Die vom Hessischen FG (EFG 2002, 867) geäußerten Bedenken überzeugen den Senat nicht. Soweit das Hessische FG bereits eine deutlich kompliziertere Gestaltung des Verfahrens zur Berechnung des Streitwertes darin sieht, dass vom Kostenbeamten die Erbschaftsteuer-Akten bei dem zuständigen Finanzamt anzufordern sind, verkennt es nach Ansicht des Senates die Funktion des Streitwertes. Der Streitwert dient nicht nur der Festsetzung der Gerichtsgebühren, sondern auch der Festsetzung der Rechtsanwaltsgebühren.
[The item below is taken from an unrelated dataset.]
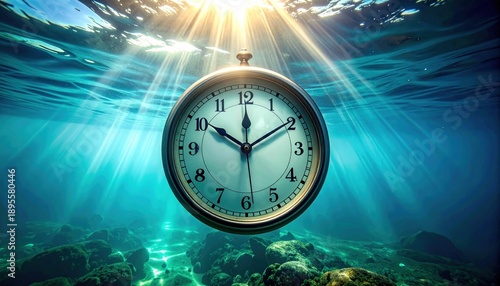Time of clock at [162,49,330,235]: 10:09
Wie sich aus § 9 Abs. 2 BRAGO ergibt, dient die Streitwertfestsetzung auch dazu, eine angemessene Vergütung des Prozessbevollmächtigten durchzusetzen (vgl. auch Hartmann,

Kostengesetze, 30. Aufl., § 9 BRAGO Tz. 2). Die Anforderung von Akten ist unter Berücksichtigung dieses Zwecks der Streitwertfestsetzung dem Kostenbeamten ohne weiteres zuzumuten. Auch die Berechnung der steuerlichen Auswirkung der Herabsetzung des Grundbesitzwertes auf die Erbschaft- bzw. Schenkungsteuer ist für den Kostenbeamten des Finanzgerichts regelmäßig ohne großen Aufwand möglich. Denn die Kostenbeamten müssen ja auch für erbschaft- und schenkungsteuerrechtliche Streitigkeiten Streitwerte berechnen. Nach den Erfahrungen des Senats sind im Regelfall keine Sachverhalte zu klären und Rechtsfragen zu entscheiden, die mit dem der Streitwertfestsetzung zu Grunde liegenden Rechtsstreit nichts zu tun haben. Wenn im Einzelfall doch einmal Probleme bei der erbschaft- und schenkungsteuerrechtlichen Auswirkung der Herabsetzung des Grundbesitzwertes auftreten sollten, ermöglichen zumindest die Kenntnisse über die ungefähre Höhe des Nachlasses und die anzuwendende Steuerklasse eine sachgerechte Schätzung der steuerlichen Auswirkung. Soweit das Hessische FG hervorhebt, dass eine Pauschalierung des Streitwertes den Vorteil habe, dass das Kostenrisiko für die Beteiligten besser vorhersehbar sei, wird übersehen, dass bei der Führung eines Rechtsstreites über Grundbesitzwerte, der Steuerpflichtige und sein Berater regelmäßig die Kenntnis der steuerlichen Auswirkung benötigen, um zu wissen, ob eine Prozessführung sinnvoll ist. Dies gilt insbesondere für die in der Praxis recht häufigen Fälle, in denen der Steuerpflichtige die Möglichkeit hat, den gemeinen Wert des Grundstücks auf seine Kosten nachzuweisen (vgl. §§ 145 Abs. 3 Satz 3, 146 Abs. 7 BewG). Im Übrigen ist es fraglich, ob das Kostenrisiko für einen Steuerpflichtigen bei einem Rechtsstreit über die Herabsetzung z. B. der Einkommensteuer leichter zu beurteilen ist als die steuerliche Auswirkung der Herabsetzung des Grundbesitzwertes auf die Erbschaft- bzw. Schenkungsteuer.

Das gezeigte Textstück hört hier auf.